**EXCERPTED PASSAGE:**

This article is from the Australian Property Journal archive
PROMINENT Melbourne-based barrister Allan Myers KC has offloaded part of his 386,000-hectare Northern Territory aggregation that will be used by its new owners for regenerative agriculture.
Cattle station Douglas West spans 42,300 hectares alongside the Stuart Highway, about an hour and a half from Darwin. It is the smallest of the Tipperary Group of Companies three-station aggregation, which also includes Tipperary East and West, spanning nearly 210,000 hectares, and the 134,000-hectare Litchfield.
The whole aggregation has carried 10,000 Brahman breeders and 30,000 steers and heifers in previous seasons, and also produced irrigated and dryland fodder production, as well as mangos and lemons.
Douglas West is now in the hands of Northern Territory-based farm management and investment group CropScale Australia, which is owned by Coppelian Ventures, part of Australian-owned UK venture capital group Coppelian Capital Advisors.
Douglas West will be their seed asset.
Project managing director Phillip Walter told Beef Central that CropScale would focus on renewing and enhancing soil health and nutrient levels, and use Douglas West for dryland cropping, mostly sorghum, and cattle production.
“Lack of working capital and negative impacts on profitability are the most quoted barriers to farmers transitioning to a regenerative approach to soil ecology,” he said.
“CropScale has developed a broadacre farming methodology specifically for large-scale (greater than 2,000 hectares) operations designed to increase crop margins, farm profitability, and reduce input costs. Regenerative agriculture and maximising shareholder value are not opposites.”

**EXTRACTED MATERIAL:**
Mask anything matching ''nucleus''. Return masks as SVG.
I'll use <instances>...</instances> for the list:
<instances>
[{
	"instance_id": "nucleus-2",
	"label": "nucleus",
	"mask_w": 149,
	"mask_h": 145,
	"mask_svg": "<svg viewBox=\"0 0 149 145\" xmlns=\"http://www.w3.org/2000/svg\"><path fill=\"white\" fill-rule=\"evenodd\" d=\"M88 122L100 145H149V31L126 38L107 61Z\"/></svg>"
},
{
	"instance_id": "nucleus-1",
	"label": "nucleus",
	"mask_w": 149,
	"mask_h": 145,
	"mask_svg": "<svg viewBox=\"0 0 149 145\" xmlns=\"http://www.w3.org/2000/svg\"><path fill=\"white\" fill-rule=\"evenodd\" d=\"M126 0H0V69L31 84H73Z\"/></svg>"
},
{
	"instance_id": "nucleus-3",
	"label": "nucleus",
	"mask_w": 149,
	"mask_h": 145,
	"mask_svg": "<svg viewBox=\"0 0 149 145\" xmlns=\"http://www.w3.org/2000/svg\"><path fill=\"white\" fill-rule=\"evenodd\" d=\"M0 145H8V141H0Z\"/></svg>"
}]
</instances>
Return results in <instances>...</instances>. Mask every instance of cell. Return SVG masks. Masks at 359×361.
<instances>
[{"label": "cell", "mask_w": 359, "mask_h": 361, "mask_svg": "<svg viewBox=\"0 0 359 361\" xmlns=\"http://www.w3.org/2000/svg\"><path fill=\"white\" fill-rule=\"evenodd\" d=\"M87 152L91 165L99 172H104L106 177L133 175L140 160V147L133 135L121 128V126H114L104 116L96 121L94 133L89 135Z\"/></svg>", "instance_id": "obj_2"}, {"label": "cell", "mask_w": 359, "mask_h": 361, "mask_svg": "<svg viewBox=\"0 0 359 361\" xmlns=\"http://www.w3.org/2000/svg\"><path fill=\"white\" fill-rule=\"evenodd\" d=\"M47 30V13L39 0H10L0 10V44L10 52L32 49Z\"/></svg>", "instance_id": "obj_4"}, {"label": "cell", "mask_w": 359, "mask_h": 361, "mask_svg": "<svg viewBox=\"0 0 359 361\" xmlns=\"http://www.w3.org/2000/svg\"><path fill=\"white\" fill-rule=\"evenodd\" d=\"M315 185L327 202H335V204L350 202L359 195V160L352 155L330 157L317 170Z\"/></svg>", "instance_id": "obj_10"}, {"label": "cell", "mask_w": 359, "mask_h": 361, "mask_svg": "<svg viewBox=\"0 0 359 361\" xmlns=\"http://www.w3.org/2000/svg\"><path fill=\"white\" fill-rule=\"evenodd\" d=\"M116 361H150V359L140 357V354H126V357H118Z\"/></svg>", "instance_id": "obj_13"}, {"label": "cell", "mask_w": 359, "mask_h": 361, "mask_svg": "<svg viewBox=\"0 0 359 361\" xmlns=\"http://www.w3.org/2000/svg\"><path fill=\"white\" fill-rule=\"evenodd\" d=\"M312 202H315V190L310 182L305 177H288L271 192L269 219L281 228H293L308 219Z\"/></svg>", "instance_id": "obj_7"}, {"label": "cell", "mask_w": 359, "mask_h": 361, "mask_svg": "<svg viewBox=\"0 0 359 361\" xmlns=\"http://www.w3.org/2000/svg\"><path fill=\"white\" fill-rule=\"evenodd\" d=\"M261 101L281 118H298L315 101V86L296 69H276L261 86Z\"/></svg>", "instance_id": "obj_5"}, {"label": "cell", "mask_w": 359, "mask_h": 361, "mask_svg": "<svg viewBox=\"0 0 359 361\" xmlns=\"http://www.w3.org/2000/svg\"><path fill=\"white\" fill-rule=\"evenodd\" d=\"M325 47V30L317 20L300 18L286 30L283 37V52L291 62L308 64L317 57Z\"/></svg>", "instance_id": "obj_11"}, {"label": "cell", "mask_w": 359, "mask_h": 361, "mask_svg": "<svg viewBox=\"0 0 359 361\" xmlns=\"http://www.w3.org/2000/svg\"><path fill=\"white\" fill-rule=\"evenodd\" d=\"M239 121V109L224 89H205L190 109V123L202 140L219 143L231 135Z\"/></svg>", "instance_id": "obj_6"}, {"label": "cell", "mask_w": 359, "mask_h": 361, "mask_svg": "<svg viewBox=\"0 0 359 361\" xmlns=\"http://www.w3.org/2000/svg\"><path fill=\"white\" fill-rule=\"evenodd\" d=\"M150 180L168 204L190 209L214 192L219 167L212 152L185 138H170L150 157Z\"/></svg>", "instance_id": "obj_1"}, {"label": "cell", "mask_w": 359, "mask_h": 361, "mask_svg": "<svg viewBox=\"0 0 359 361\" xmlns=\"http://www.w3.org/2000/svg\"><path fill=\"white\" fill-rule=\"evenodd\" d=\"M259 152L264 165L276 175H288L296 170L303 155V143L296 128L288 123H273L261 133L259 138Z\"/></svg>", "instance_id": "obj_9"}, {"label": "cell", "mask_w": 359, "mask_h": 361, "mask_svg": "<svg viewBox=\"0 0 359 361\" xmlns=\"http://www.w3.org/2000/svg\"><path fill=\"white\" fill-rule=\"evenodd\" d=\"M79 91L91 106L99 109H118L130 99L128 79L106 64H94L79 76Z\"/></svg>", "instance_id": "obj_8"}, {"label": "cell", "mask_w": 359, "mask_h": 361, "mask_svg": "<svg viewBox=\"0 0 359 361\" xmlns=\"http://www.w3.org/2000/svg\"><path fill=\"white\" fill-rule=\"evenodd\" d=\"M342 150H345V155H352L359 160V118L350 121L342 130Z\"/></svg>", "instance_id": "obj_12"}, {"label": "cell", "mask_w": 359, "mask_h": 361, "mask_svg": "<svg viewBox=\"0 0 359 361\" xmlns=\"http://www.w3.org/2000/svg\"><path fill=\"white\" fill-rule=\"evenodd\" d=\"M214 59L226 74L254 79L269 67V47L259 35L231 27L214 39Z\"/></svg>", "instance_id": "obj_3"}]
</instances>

**YOUR TASK:** Please pick up the article on the Douglas West cattle station sale after its final sentence and continue it.

**RESPONSE TO THE TASK:**
“Regenerative agriculture prioritises cropping strategies that add organic matter and biodiversity to soil, leading to a more resilient ecosystem,” Walter said.
“This practice involves techniques including crop rotation, cover cropping, reduced tillage, and integrating livestock manures. Regenerative methodologies structured for the NT result in a self-sustaining agricultural system that not only produces more nutritious food but also sequesters carbon in the soil, and when combined with our technology platform reduces reliance on external fertiliser inputs.”
Allan Myers is a major stakeholder in the Tipperary Group of Companies through Branir Pty Ltd. Booloomani Corporation, a group of strategic investors, also holds a stake.
Myers also owns the Dunkeld Pastoral Company, which holds more than 12,000 hectares of agricultural land in Victoria’s western District.
Australian farmland total annualised return is at 11.29%, with this quarter seeing a return to positive performance after two consecutive periods of negative results.